Key Considerations in Retirement Planning
1. Client Age and Profile
- Younger retirees still require significant exposure to growth assets to ensure long-term sustainability of their income.
- Older retirees may reduce their growth allocation gradually, but eliminating growth assets entirely can compromise income longevity.
- Drawdown Rate: A high drawdown rate (e.g., 6%-7%) increases sequence risk—the risk of poor market returns in early retirement years—and requires a careful balance between income stability and portfolio growth. The overall size of the client’s retirement capital also determines how much buffer is available to manage this risk.
- Risk Tolerance: Clients must be able to emotionally withstand market volatility. In some cases, clients with limited resources and high drawdown needs may need to take on more risk than they are comfortable with, which requires delicate management.
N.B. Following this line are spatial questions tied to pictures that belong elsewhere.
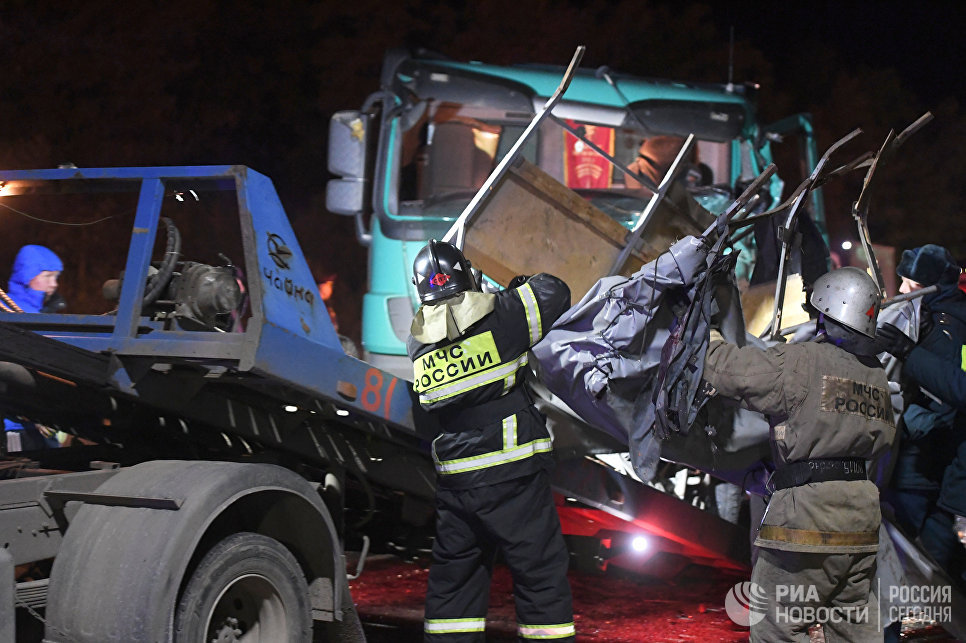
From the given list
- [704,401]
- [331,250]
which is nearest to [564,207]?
[704,401]

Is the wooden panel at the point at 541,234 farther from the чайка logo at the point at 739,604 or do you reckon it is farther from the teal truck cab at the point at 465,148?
the чайка logo at the point at 739,604

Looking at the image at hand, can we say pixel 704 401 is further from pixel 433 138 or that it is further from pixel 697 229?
pixel 433 138

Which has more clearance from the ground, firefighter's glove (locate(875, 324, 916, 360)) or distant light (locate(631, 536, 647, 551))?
firefighter's glove (locate(875, 324, 916, 360))

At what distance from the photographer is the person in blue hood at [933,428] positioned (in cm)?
459

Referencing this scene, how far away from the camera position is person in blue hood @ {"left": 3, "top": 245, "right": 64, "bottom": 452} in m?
4.89

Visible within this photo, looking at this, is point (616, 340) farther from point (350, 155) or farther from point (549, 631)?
point (350, 155)

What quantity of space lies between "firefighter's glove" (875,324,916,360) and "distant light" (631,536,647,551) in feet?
5.24

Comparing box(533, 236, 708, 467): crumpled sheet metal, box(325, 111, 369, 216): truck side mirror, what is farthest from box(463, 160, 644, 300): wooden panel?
box(325, 111, 369, 216): truck side mirror

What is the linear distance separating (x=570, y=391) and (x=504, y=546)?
76cm

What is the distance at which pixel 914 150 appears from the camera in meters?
21.4

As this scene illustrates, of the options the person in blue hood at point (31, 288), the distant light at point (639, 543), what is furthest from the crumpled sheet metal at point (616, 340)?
the person in blue hood at point (31, 288)

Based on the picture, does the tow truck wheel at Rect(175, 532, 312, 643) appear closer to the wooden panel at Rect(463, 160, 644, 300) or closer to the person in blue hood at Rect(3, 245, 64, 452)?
the wooden panel at Rect(463, 160, 644, 300)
2. Why Offshore Growth Matters
- Rand Hedge: Offshore investments help protect purchasing power against local currency depreciation.
- Diversification: The South African equity market is highly concentrated and lacks access to many of the world’s largest and most innovative companies. Offshore markets offer exposure to sectors and opportunities not available locally
The Bucket Approach: A Structured Solution
At WGA Wealth, we use a proven method known as the bucket approach to retirement income planning. This strategy structures investments across three or four key buckets:
- Bucket 1 – Income (Year 1): Capital is invested in low-risk, liquid instruments to meet the client’s immediate income needs.
- Bucket 2 – Stable and Balanced (Years 2-3): This portion of the portfolio offers a balance between income generation and capital preservation.
- Bucket 3 – Growth (Long-Term): The remainder is allocated to growth assets, with a significant portion in offshore equities to ensure long-term portfolio resilience and income sustainability.
Life annuities, or a combination of life and living annuities—often referred to as a hybrid approach—can be effective tools for ensuring the long-term sustainability of investment income. For example, a life annuity can be used to replace ‘Bucket 1,’ as previously discussed, or simply to boost overall income levels.
While there is no one-size-fits-all solution, we find that South African retirees generally benefit from allocating 40%–60% of their growth assets offshore, depending on their specific goals and financial circumstances.